Sets the config’s offline data settings.

Parameters:
  • input – Specify how to generate experiences: - “sampler”: Generate experiences via online (env) simulation (default). - A local directory or file glob expression (e.g., “/tmp/.json”). - A list of individual file paths/URIs (e.g., [“/tmp/1.json”, “s3://bucket/2.json”]). - A dict with string keys and sampling probabilities as values (e.g., {“sampler”: 0.4, “/tmp/.json”: 0.4, “s3://bucket/expert.json”: 0.2}). - A callable that takes an IOContext object as only arg and returns a ray.rllib.offline.InputReader. - A string key that indexes a callable with tune.registry.register_input

  • input_read_method – Read method for the ray.data.Dataset to read in the offline data from input_. The default is read_parquet for Parquet files. See https://docs.ray.io/en/latest/data/api/input_output.html for more info about available read methods in ray.data.

  • input_read_method_kwargskwargs for the input_read_method. These will be passed into the read method without checking. If no arguments are passed in the default argument {'override_num_blocks': max(num_learners * 2, 2)} is used. Use these kwargs` together with the map_batches_kwargs and iter_batches_kwargs to tune the performance of the data pipeline.

  • input_read_schema – Table schema for converting offline data to episodes. This schema maps the offline data columns to ray.rllib.core.columns. Columns: {Columns.OBS: ‘o_t’, Columns.ACTIONS: ‘a_t’, …}. Columns in the data set that are not mapped via this schema are sorted into episodes’ extra_model_outputs. If no schema is passed in the default schema used is ray.rllib.offline.offline_data.SCHEMA. If your data set contains already the names in this schema, no input_read_schema is needed.

  • input_read_episodes – Whether offline data is already stored in RLlib’s EpisodeType format, i.e. ray.rllib.env.SingleAgentEpisode (multi -agent is planned but not supported, yet). Reading episodes directly avoids additional transform steps and is usually faster and therefore the recommended format when your application remains fully inside of RLlib’s schema. The other format is a columnar format and is agnostic to the RL framework used. Use the latter format, if you are unsure when to use the data or in which RL framework. The default is to read column data, i.e. False. See also output_write_episodes to define the output data format when recording.

  • input_compress_columns – What input columns are compressed with LZ4 in the input data. If data is stored in RLlib’s SingleAgentEpisode ( MultiAgentEpisode not supported, yet). Note, rllib.core.columns.Columns.OBS will also try to decompress rllib.core.columns.Columns.NEXT_OBS.

  • map_batches_kwargskwargs for the map_batches method. These will be passed into the ray.data.Dataset.map_batches method when sampling without checking. If no arguments passed in the default arguments { 'concurrency': max(2, num_learners), 'zero_copy_batch': True} is used. Use these kwargs` together with the input_read_method_kwargs and iter_batches_kwargs to tune the performance of the data pipeline.

*MATERIAL SUPPLIED*:
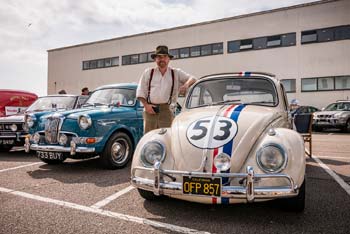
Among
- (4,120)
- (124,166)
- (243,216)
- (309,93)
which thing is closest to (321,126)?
(309,93)

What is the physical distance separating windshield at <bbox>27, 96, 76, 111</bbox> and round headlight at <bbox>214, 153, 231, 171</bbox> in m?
5.24

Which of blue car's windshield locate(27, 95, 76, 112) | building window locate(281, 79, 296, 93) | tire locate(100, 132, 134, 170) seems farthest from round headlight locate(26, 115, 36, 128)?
building window locate(281, 79, 296, 93)

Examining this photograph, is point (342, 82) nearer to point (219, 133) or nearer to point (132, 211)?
point (219, 133)

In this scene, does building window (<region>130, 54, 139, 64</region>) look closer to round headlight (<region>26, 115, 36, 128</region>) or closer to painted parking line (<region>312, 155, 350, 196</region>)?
round headlight (<region>26, 115, 36, 128</region>)

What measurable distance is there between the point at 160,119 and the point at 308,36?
16.2m

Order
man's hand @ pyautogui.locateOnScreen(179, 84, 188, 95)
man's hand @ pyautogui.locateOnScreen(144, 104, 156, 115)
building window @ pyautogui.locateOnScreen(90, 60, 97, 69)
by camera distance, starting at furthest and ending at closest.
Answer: building window @ pyautogui.locateOnScreen(90, 60, 97, 69) → man's hand @ pyautogui.locateOnScreen(179, 84, 188, 95) → man's hand @ pyautogui.locateOnScreen(144, 104, 156, 115)

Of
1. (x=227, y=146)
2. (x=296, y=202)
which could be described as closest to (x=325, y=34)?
(x=296, y=202)

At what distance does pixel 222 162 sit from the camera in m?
2.66

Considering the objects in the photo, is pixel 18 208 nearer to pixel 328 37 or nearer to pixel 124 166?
pixel 124 166

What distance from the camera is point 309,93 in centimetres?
1692

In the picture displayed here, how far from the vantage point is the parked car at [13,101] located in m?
8.80


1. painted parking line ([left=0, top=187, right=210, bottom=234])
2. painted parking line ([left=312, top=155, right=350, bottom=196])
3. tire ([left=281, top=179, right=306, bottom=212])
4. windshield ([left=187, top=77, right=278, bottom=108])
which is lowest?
Result: painted parking line ([left=0, top=187, right=210, bottom=234])

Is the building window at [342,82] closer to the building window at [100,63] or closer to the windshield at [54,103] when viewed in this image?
Result: the windshield at [54,103]

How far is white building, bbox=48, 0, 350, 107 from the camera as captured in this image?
16.3m
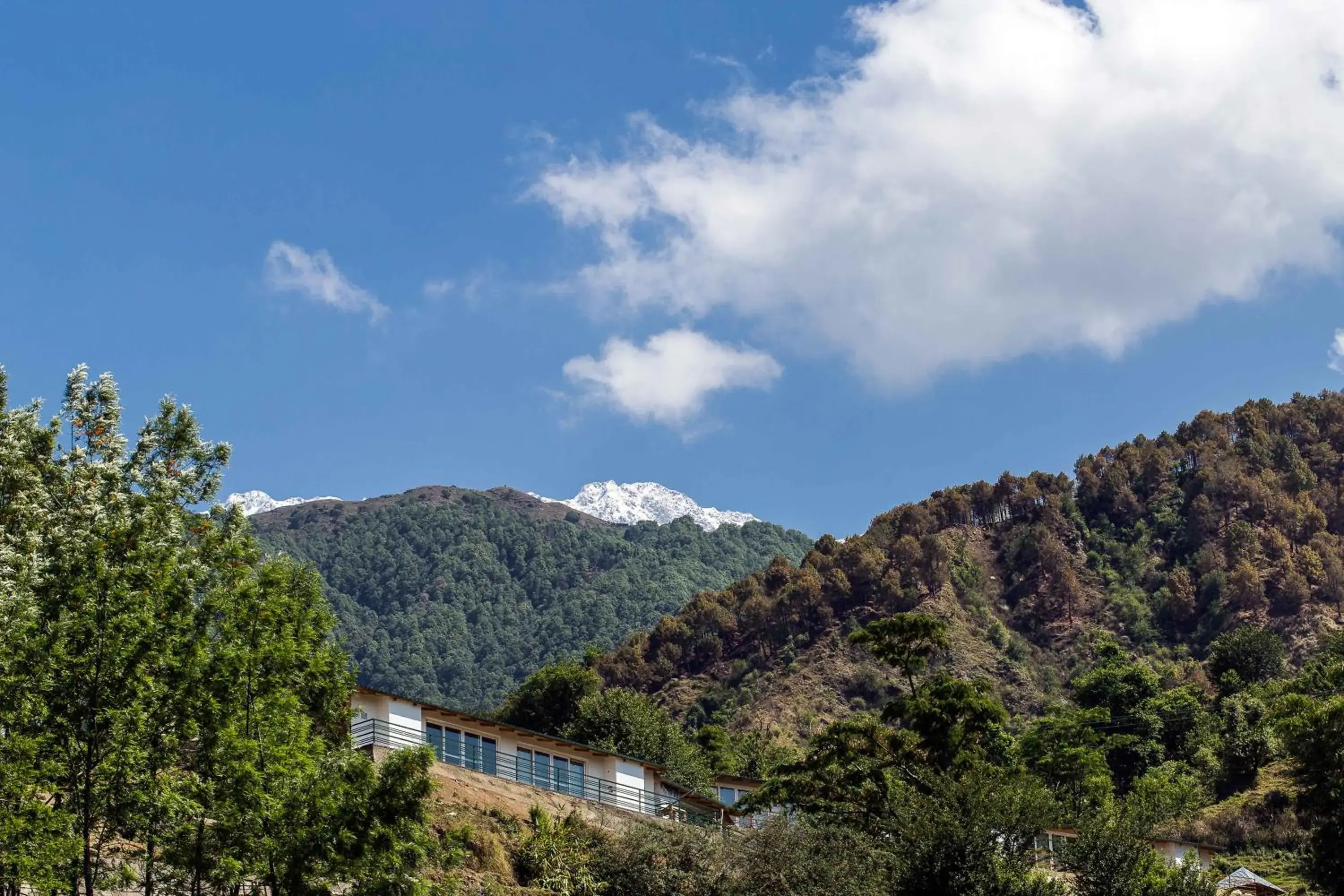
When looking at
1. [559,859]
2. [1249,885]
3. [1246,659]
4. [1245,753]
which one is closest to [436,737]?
[559,859]

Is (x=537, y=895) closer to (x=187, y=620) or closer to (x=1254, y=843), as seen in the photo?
(x=187, y=620)

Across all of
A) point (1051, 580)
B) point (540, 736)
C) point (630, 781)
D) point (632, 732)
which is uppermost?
point (1051, 580)

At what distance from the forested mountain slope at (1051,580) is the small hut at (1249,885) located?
52489 millimetres

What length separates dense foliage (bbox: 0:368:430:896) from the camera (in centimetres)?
2422

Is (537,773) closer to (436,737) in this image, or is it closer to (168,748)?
(436,737)

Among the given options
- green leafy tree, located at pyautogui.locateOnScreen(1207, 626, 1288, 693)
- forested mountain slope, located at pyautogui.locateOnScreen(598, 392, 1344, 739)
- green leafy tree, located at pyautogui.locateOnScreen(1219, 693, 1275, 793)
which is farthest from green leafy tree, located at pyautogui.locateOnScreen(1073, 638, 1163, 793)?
forested mountain slope, located at pyautogui.locateOnScreen(598, 392, 1344, 739)

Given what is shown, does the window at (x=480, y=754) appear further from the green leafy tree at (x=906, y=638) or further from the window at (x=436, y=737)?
the green leafy tree at (x=906, y=638)

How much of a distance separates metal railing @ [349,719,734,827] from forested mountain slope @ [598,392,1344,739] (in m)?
57.2

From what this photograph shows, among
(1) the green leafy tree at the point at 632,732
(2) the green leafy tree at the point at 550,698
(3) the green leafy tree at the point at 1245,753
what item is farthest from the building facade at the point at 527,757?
(3) the green leafy tree at the point at 1245,753

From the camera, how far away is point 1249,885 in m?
53.8

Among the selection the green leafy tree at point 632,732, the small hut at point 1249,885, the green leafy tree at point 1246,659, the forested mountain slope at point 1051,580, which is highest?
the forested mountain slope at point 1051,580

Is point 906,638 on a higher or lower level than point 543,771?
higher

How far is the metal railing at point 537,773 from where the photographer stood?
42188 mm

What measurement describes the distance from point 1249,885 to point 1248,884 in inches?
3.7
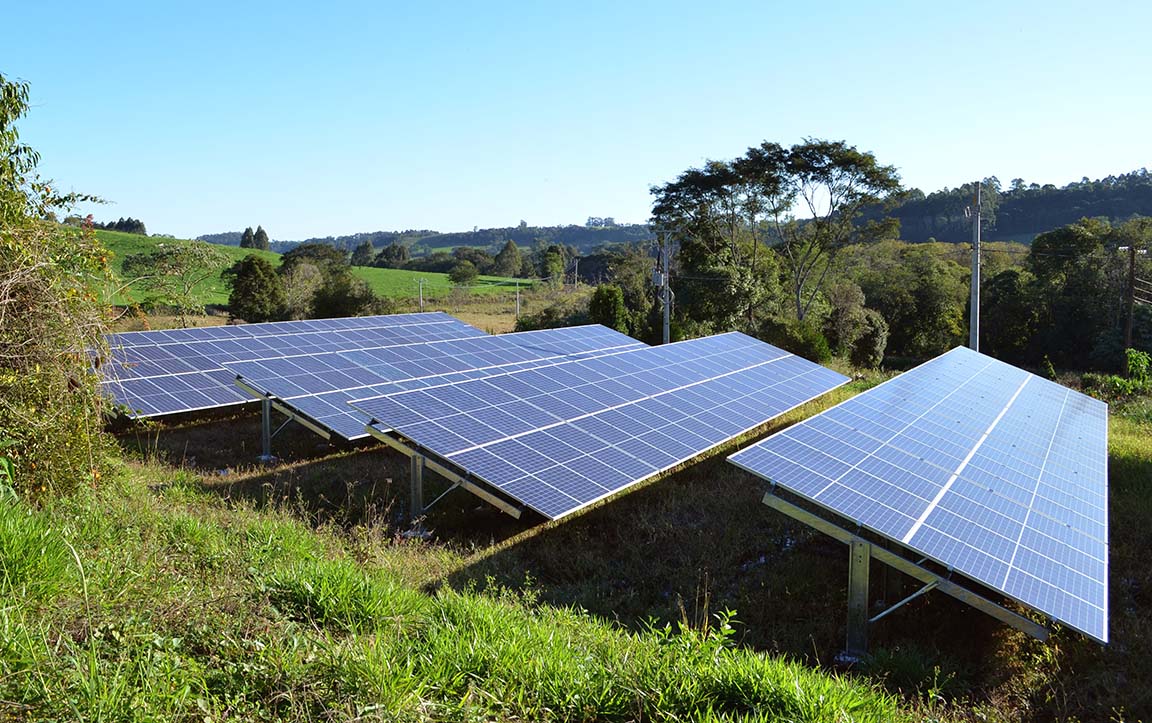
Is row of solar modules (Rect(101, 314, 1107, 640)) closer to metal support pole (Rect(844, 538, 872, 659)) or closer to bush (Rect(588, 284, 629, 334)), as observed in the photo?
metal support pole (Rect(844, 538, 872, 659))

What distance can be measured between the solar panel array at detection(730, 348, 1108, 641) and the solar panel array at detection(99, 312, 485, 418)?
8623mm

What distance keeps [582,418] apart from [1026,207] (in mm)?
79656

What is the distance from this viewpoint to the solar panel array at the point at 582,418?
30.3ft

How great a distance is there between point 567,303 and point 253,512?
3124 centimetres

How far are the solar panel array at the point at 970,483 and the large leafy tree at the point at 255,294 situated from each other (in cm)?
3298

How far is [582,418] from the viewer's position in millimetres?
11633

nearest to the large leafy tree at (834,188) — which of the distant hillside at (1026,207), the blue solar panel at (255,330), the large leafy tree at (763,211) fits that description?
the large leafy tree at (763,211)

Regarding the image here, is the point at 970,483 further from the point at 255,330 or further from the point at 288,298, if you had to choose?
the point at 288,298

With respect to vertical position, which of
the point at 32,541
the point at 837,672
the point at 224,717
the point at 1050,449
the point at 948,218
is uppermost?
the point at 948,218

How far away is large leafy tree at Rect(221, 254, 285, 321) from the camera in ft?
123

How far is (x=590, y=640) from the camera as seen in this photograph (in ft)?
18.8

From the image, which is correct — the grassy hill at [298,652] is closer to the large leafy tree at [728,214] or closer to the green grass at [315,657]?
the green grass at [315,657]

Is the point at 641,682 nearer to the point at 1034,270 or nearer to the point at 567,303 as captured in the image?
the point at 567,303

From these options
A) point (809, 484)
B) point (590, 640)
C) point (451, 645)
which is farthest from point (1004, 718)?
point (451, 645)
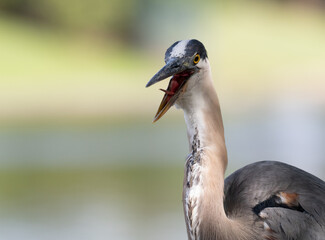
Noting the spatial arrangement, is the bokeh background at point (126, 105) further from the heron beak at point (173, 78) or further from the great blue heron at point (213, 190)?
the heron beak at point (173, 78)

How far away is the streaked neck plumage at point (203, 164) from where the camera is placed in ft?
11.6

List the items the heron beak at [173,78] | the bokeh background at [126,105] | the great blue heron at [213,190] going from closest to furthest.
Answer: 1. the heron beak at [173,78]
2. the great blue heron at [213,190]
3. the bokeh background at [126,105]

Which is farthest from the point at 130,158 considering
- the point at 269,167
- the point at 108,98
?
the point at 269,167

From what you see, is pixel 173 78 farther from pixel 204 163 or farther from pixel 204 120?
pixel 204 163

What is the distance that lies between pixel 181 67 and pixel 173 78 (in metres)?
0.11

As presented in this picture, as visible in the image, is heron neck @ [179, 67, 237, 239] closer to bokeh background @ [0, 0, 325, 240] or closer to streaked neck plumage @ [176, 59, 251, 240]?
streaked neck plumage @ [176, 59, 251, 240]

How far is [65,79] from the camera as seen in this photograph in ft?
57.3

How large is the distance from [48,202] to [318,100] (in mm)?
7499

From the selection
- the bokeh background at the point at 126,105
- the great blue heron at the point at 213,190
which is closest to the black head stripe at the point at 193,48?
the great blue heron at the point at 213,190

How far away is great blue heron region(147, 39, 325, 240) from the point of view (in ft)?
11.5

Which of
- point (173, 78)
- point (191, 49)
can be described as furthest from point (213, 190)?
point (191, 49)

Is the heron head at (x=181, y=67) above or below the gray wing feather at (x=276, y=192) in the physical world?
above

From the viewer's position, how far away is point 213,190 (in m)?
3.57

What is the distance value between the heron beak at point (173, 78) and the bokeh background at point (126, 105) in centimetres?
347
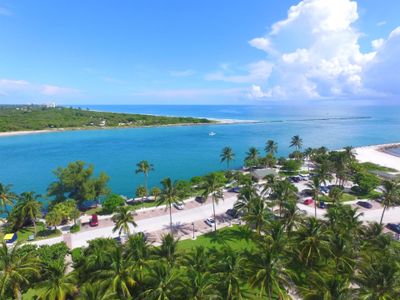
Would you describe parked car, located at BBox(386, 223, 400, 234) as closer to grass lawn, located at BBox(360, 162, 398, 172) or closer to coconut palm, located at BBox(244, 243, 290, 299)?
coconut palm, located at BBox(244, 243, 290, 299)

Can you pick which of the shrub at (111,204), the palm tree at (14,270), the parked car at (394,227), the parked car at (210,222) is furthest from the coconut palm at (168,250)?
the parked car at (394,227)

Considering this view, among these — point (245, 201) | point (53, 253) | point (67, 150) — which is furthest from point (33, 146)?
point (245, 201)

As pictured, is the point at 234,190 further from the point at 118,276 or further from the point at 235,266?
the point at 118,276

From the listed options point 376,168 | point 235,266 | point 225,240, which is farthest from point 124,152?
point 235,266

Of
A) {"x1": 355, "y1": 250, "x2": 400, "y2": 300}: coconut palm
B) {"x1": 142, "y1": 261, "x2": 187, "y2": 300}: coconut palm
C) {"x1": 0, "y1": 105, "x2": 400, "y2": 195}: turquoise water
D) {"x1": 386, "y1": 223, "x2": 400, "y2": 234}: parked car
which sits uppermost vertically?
{"x1": 355, "y1": 250, "x2": 400, "y2": 300}: coconut palm

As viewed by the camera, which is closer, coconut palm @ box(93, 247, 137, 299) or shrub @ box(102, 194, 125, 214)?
coconut palm @ box(93, 247, 137, 299)

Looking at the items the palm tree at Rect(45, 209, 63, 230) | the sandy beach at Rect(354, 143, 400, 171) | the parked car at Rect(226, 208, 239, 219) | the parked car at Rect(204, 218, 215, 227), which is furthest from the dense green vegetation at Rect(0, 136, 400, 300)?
the sandy beach at Rect(354, 143, 400, 171)

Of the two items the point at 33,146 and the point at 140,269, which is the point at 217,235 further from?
→ the point at 33,146

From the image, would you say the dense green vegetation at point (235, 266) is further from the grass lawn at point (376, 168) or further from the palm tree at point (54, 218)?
the grass lawn at point (376, 168)
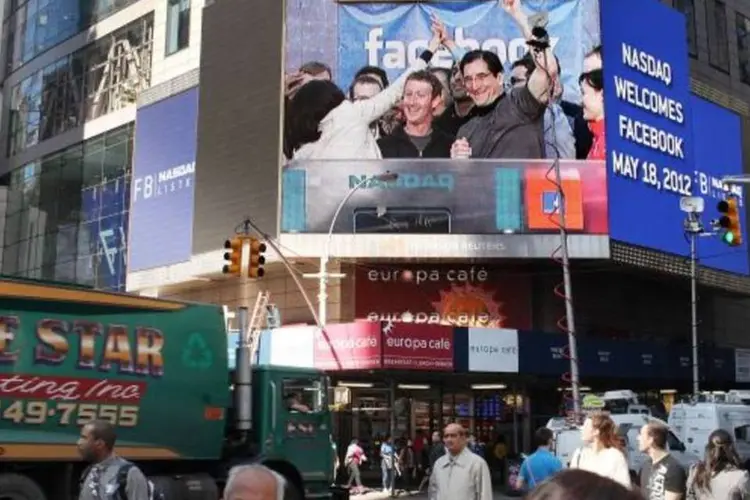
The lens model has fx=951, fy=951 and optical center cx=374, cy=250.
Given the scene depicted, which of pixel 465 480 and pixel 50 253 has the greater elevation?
pixel 50 253

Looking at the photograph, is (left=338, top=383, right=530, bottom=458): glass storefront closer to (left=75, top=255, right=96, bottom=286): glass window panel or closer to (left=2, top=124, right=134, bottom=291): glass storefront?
(left=2, top=124, right=134, bottom=291): glass storefront

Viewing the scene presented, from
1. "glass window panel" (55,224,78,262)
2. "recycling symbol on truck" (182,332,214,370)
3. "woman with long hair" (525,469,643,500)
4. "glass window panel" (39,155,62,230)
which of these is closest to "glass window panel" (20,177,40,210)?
"glass window panel" (39,155,62,230)

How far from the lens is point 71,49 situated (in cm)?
4756

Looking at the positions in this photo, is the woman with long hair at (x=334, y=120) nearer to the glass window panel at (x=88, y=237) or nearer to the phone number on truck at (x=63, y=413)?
the glass window panel at (x=88, y=237)

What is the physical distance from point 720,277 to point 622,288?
4318mm

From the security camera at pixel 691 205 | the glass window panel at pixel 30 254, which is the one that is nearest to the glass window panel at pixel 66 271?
the glass window panel at pixel 30 254

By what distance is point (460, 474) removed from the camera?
23.7 feet

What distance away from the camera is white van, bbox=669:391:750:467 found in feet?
83.7

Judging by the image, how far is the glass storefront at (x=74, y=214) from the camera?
139 ft

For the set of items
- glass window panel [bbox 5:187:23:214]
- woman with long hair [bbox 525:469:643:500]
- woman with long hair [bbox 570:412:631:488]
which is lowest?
woman with long hair [bbox 570:412:631:488]

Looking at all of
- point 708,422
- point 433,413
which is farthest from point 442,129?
point 708,422

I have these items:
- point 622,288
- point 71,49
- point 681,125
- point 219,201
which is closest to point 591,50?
point 681,125

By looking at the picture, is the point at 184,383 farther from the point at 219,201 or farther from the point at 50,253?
the point at 50,253

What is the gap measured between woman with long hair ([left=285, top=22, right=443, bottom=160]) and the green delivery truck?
62.6 ft
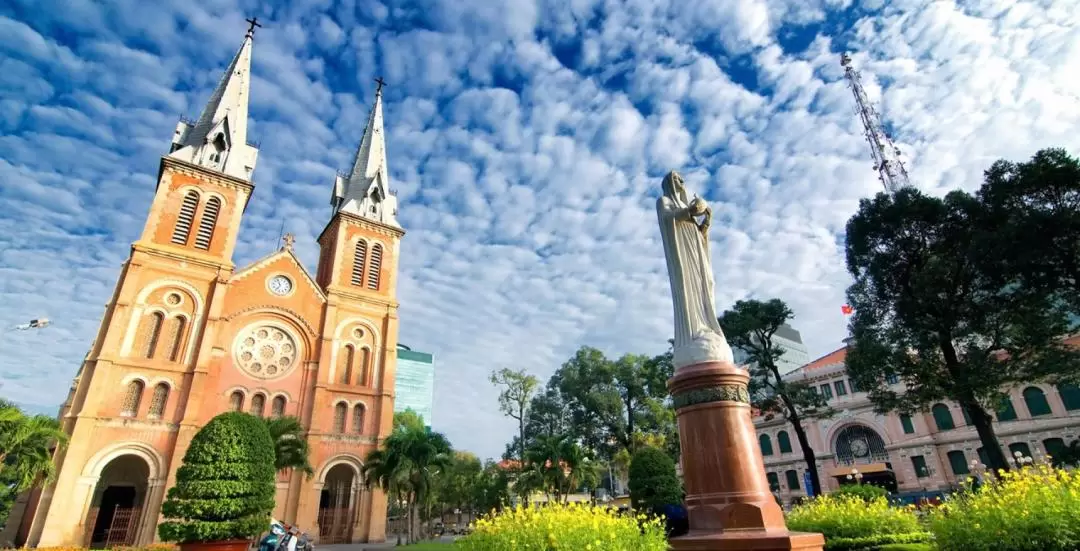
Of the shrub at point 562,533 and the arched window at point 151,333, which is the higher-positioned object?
the arched window at point 151,333

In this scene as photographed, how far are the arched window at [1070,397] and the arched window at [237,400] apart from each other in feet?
133

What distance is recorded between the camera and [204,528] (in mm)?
11680

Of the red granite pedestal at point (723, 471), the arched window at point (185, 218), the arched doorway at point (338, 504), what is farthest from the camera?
the arched window at point (185, 218)

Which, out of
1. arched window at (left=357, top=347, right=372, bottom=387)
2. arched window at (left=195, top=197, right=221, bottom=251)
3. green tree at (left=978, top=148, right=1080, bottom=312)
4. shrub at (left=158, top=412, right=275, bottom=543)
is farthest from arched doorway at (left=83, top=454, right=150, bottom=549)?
green tree at (left=978, top=148, right=1080, bottom=312)

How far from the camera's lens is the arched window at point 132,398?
22.7 meters

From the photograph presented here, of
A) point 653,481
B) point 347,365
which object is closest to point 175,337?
point 347,365

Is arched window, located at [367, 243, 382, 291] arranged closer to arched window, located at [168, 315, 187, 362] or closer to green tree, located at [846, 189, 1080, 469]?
arched window, located at [168, 315, 187, 362]

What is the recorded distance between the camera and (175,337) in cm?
2500

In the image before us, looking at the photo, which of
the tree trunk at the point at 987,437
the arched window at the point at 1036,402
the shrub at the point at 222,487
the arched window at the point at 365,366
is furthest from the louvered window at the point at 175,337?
the arched window at the point at 1036,402

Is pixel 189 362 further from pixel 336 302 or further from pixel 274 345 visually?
pixel 336 302

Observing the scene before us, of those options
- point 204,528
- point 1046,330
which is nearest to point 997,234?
point 1046,330

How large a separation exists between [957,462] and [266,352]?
38293mm

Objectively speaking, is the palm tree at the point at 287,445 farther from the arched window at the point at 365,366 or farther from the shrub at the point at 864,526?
the shrub at the point at 864,526

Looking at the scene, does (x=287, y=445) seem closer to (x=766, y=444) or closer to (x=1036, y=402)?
(x=766, y=444)
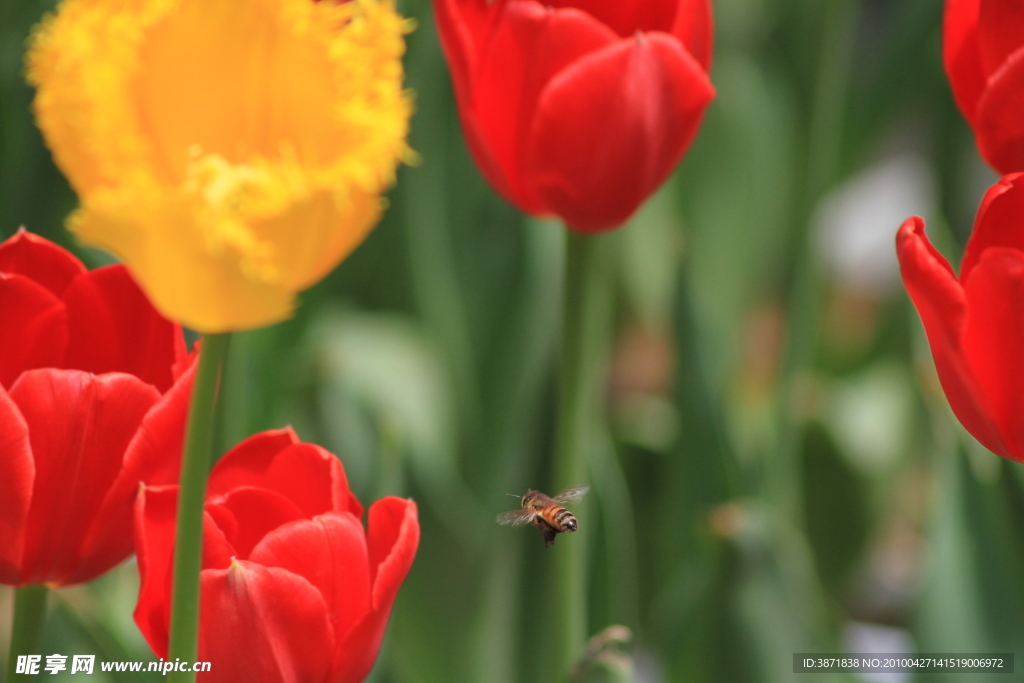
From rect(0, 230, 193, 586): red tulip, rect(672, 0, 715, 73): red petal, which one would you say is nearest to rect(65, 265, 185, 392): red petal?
rect(0, 230, 193, 586): red tulip

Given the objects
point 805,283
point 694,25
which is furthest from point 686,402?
point 694,25

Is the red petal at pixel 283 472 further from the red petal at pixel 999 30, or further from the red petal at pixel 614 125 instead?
the red petal at pixel 999 30

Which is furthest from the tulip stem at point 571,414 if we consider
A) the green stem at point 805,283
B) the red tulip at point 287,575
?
the green stem at point 805,283

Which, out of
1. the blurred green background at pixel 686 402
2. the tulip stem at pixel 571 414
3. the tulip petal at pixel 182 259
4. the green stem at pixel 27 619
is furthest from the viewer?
the blurred green background at pixel 686 402

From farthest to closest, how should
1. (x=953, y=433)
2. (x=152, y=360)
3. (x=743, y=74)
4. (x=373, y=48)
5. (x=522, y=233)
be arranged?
(x=743, y=74)
(x=522, y=233)
(x=953, y=433)
(x=152, y=360)
(x=373, y=48)

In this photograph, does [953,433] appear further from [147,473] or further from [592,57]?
[147,473]

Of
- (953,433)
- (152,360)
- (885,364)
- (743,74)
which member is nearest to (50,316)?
(152,360)

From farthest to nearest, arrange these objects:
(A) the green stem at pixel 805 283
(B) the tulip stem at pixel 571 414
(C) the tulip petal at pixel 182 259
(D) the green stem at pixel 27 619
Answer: (A) the green stem at pixel 805 283
(B) the tulip stem at pixel 571 414
(D) the green stem at pixel 27 619
(C) the tulip petal at pixel 182 259

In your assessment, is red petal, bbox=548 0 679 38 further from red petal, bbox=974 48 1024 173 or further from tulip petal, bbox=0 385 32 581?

*WORK REQUIRED*:
Answer the following from the text on offline data settings.
(a) What is the default read method for input_read_method?
(b) What is the default value of input_read_episodes?
(c) Under input_read_schema, where are data set columns that the schema does not map placed?

*RESULT OF THE TASK*:
(a) read_parquet, for Parquet files.
(b) False, meaning column data is read.
(c) They are sorted into the episodes' extra_model_outputs.